Earlier this year, cracks in the Houthi-Saleh alliance began to appear. Then, last week, fighting broke out on the streets of Sana, with both Houthi and Saleh loyalists fighting for control of the city.

In the midst of that fighting, Saleh committed a fatal move. He announced on Saturday that he was open to a dialogue with the Saudi coalition and the Hadi government-in-exile, and wanted to turn a “new page” and find some kind of peaceful negotiation to end the war—if the Saudis would end their blockade and stop their airstrikes. The Houthis saw this as a betrayal and no doubt used it as a convenient pretext to murder their one-time ally on Monday.

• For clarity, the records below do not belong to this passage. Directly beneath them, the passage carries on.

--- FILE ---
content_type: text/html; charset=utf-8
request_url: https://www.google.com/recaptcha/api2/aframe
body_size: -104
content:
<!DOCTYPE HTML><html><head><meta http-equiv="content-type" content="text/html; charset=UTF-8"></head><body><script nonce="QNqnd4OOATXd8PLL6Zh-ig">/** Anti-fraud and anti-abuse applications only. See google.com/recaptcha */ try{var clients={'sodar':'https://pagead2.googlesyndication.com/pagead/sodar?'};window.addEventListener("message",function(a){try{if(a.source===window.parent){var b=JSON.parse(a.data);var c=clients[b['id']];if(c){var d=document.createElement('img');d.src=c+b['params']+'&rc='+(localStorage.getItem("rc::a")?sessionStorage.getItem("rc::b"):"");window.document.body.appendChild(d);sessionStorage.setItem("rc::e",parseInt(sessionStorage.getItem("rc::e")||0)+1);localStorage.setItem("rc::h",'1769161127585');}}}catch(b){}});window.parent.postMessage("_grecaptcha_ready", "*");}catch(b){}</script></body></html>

Now, in addition to fighting between the Houthis and the Hadi government, a new front has opened between the Houthis and Saleh loyalists. Saleh’s son, Ahmed Ali Saleh, vowed Tuesday to lead the fight against the Houthi movement to avenge his father, but it’s not entirely clear whether he and the other Saleh loyalists will be fighting for themselves or ally with the Saudi-backed government of Hadi.

Saleh junior said in a statement that he would “confront the enemies of the homeland and humanity, who are trying to obliterate its identity and its gains and to humiliate Yemen and Yemenis.” It’s anyone’s guess at this point who that includes in a war in which no side seems to be clearly in the right. Making matters worse, there is no clear negotiating partner to end what appears now to be a three-way war (not counting al Qaeda and the Islamic State).

Yemen desperately needed a way out of this conflict, which is brutalizing the people of Yemen. On Saturday, Saleh indicated that he would be the one to tip the scales toward the Hadi government. Now, that hope has dissipated and the country is worse off than ever. But of course, the war was never really on the cusp of ending, because neither Saudi Arabia nor Iran wants to capitulate to the other in what amounts, ultimately, to a proxy war that continues to ravage an already ravaged country.